→ **EXTRACT**
First Floor, Fortnum & Mason, 181 Piccadilly, London W1 (15-23 September)

TOM DIXON: ‘ELECTROANALOGUE’
UK designer Tom Dixon hosts ‘Electroanalogue’ at his new HQ and shop The Coal Office in Kings Cross. Expect product launches, live demonstrations and workshops exploring digital innovations and traditional craft, including group show ‘Hyper Real’. Mates on board include Bill Amberg Studio (see below), sound designer Yuri Suzuki, Ege carpets, Kirkby Design, Formica, Spiritland bar and Teenage Engineering showcasing a synthesiser in a Seventies-style disco. The space is part of Coal Drops Yard, a cutting-edge shopping and dining street opening on 26 October with design by Thomas Heatherwick.
The Coal Office, 4-10 Bagley Walk Arches, Coal Drops Yard, Kings Cross, London N1 (15-23 September)

BILL AMBERG: ‘PRINTED LEATHER LAUNCH’ AT TOM DIXON STUDIO
Luxe leather brand Bill Amberg Studio presents a stunning new collection of digitally printed leathers, including British contributions from Faye Toogood, Timorous Beasties and Tom Dixon, and American-based interior designers Alexandra Champalimaud and Natasha Baradaran. It’s a gamechanger for the industry, with patterns spanning colourful sketches, splattered damasks, lace, circles, foil and rock graphics.
The Coal Office, 4-10 Bagley Walk Arches, Coal Drops Yard, Kings Cross, London N1 (15-23 September)

LEE BROOM: ‘OBSERVATORY’
British boy wonder Lee Broom brings his stellar-inspired lighting collection ‘Observatory’ to his Shoreditch showroom, a hit in Milan and New York. Playing with vertical and horizontal space, sculptural and spherical form, and light reflection and refraction, the third edition of this glamorous yet ultra-contemporary range includes pendant and table lights, making luxe use of LEDs and bespoke bulbs designed in-house.
Lee Broom, 93 Rivington Street, London EC2 (18-23 September)

→ **ACTIONS TO TAKE**
a. In the design event listings, on what date does Coal Drops Yard open?
b. Write out the passage of the design event listings from "LEE BROOM: ‘OBSERVATORY’" up to and including "bulbs designed in-house.".

[Entries from a dataset]
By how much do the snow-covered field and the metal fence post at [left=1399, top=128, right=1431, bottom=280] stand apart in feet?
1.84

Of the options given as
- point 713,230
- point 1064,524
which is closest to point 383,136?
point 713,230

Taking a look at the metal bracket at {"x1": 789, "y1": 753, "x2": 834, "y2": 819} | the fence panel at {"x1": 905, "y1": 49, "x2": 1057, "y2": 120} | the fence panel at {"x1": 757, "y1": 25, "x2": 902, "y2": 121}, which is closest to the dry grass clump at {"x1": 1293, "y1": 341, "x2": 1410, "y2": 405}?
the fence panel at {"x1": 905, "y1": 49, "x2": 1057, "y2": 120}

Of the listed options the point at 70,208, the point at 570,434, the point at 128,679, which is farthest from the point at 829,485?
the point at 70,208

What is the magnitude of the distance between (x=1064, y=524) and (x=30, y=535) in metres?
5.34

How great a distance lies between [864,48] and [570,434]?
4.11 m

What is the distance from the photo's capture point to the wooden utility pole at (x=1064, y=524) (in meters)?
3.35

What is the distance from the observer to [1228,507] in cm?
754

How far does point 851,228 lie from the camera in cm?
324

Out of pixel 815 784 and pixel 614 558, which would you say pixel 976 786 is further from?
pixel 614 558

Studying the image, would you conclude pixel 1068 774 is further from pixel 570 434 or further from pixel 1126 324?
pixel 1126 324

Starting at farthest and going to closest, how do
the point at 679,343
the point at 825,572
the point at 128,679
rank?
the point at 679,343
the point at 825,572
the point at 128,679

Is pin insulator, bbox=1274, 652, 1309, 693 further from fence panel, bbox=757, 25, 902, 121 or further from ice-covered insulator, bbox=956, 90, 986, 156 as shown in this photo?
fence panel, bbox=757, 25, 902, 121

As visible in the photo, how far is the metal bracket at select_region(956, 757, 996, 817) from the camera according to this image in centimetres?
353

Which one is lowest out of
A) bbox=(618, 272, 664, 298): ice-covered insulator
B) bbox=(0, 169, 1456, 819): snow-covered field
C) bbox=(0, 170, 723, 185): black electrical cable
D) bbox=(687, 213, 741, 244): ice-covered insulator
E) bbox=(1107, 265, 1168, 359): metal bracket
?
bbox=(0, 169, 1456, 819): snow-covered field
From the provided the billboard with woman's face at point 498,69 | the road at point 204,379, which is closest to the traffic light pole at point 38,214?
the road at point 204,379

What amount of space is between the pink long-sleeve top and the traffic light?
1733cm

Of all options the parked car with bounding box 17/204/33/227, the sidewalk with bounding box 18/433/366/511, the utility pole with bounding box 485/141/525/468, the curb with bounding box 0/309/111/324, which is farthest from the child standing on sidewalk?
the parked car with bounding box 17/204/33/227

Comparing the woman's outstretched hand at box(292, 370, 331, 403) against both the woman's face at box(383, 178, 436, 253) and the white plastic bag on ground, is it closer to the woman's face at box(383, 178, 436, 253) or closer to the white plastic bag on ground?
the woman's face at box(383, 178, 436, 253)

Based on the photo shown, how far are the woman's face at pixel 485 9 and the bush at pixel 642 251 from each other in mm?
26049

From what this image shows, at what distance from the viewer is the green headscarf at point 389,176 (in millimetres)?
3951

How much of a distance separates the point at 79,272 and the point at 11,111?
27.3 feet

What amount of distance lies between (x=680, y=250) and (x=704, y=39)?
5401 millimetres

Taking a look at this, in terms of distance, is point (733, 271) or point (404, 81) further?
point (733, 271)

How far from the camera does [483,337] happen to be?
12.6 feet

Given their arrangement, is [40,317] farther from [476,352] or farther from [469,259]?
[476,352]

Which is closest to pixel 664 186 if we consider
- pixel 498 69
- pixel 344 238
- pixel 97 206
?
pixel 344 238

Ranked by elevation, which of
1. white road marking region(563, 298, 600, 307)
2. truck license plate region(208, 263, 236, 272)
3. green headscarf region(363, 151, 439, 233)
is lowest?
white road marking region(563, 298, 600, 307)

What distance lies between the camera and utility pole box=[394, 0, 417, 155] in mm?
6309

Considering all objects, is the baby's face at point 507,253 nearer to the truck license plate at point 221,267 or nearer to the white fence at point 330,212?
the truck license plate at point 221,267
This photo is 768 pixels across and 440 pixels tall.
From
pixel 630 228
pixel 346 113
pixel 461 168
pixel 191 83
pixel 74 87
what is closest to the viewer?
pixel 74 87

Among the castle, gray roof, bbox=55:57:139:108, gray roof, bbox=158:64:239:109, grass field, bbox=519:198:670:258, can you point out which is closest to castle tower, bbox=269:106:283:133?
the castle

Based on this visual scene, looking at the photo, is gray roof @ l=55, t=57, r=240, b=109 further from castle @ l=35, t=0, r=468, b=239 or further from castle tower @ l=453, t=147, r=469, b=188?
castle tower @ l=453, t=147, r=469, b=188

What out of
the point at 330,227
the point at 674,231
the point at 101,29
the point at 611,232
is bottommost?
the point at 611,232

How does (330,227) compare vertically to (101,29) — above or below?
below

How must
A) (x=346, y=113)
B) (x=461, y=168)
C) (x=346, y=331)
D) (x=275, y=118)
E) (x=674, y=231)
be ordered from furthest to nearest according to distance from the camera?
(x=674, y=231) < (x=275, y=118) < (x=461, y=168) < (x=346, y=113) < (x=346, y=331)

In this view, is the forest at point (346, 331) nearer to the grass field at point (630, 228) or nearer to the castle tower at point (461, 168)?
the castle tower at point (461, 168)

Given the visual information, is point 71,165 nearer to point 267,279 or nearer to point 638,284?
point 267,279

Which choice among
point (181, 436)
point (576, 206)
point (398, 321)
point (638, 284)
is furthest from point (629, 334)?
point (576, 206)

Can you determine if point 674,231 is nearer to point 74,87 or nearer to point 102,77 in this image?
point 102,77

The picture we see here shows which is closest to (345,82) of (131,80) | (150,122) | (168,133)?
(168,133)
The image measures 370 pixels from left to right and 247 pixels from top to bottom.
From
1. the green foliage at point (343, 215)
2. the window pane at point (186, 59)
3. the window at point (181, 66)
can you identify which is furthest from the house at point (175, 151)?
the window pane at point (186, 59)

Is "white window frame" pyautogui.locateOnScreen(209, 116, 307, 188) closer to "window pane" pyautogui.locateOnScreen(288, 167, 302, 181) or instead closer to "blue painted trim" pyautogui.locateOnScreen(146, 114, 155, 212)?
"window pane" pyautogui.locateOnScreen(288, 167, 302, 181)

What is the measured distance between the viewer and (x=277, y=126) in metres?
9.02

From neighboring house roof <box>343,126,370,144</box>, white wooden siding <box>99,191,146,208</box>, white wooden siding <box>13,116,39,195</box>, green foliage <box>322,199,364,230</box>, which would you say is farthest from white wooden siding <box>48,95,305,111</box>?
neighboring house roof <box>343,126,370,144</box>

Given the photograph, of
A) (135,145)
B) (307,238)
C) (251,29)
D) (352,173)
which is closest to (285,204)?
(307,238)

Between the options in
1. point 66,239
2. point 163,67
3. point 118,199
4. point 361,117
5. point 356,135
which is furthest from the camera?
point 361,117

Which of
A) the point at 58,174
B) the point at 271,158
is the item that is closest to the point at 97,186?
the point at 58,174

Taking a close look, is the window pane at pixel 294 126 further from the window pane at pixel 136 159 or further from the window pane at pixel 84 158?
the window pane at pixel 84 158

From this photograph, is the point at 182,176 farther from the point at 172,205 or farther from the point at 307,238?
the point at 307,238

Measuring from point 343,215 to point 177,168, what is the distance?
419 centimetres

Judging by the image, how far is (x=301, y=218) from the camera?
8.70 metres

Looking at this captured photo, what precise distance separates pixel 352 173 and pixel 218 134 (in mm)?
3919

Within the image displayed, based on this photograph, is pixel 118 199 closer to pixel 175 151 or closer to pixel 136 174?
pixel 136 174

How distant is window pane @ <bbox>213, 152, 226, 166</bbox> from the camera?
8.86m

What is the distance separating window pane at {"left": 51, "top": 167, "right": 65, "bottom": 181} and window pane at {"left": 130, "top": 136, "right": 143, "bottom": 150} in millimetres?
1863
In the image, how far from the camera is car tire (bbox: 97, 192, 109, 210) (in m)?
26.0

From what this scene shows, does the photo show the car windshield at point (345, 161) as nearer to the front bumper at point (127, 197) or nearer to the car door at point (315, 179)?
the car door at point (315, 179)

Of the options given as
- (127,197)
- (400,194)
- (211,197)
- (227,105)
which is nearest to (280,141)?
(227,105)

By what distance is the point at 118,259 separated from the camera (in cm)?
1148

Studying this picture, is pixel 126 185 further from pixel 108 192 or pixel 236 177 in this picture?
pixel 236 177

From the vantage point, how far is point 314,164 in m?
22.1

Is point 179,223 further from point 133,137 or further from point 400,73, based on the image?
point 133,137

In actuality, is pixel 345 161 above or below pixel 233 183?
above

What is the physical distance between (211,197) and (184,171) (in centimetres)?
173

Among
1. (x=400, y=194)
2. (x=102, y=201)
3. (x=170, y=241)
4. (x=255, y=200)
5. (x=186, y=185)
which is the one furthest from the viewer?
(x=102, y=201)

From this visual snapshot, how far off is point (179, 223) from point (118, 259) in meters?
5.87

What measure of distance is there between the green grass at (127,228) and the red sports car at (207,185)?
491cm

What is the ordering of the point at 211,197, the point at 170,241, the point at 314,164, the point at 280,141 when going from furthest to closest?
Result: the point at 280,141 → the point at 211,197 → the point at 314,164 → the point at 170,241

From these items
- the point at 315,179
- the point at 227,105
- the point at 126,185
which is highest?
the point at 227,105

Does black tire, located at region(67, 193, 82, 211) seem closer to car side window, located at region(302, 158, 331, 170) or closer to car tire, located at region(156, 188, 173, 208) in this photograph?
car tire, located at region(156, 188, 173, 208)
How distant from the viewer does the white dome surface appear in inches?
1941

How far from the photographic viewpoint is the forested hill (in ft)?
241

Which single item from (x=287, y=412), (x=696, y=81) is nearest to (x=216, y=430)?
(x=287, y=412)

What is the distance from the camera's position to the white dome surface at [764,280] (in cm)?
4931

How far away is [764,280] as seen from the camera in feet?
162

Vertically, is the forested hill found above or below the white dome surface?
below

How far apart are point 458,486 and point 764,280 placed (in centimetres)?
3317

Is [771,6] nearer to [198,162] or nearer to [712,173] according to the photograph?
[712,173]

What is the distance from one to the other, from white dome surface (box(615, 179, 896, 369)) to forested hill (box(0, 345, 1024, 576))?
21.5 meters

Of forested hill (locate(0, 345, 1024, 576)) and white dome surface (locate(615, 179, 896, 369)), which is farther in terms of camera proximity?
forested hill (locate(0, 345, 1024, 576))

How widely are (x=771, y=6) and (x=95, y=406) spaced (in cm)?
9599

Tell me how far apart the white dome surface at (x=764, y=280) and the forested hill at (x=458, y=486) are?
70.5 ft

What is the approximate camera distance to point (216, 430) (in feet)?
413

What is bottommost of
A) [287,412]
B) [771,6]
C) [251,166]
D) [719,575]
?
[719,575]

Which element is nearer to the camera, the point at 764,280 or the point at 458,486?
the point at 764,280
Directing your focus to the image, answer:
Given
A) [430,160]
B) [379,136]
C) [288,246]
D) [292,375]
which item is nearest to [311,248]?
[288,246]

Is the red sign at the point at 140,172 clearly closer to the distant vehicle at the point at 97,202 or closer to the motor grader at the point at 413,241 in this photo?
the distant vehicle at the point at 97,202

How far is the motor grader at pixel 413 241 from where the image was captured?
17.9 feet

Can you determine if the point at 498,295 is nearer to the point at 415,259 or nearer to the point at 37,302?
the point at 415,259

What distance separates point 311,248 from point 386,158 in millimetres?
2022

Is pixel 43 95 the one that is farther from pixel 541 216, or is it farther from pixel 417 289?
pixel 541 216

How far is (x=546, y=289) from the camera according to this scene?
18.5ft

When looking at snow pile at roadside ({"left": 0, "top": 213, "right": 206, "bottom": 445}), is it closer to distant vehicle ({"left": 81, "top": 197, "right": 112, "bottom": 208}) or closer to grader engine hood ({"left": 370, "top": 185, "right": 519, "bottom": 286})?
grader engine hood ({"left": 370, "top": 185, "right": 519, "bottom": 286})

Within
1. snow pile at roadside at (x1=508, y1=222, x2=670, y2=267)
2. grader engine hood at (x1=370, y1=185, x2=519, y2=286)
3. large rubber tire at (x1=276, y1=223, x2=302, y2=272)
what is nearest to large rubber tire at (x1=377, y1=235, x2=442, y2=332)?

→ **EXPECTED ANSWERS**
a. Coal Drops Yard opens on 26 October.

b.
LEE BROOM: ‘OBSERVATORY’
British boy wonder Lee Broom brings his stellar-inspired lighting collection ‘Observatory’ to his Shoreditch showroom, a hit in Milan and New York. Playing with vertical and horizontal space, sculptural and spherical form, and light reflection and refraction, the third edition of this glamorous yet ultra-contemporary range includes pendant and table lights, making luxe use of LEDs and bespoke bulbs designed in-house.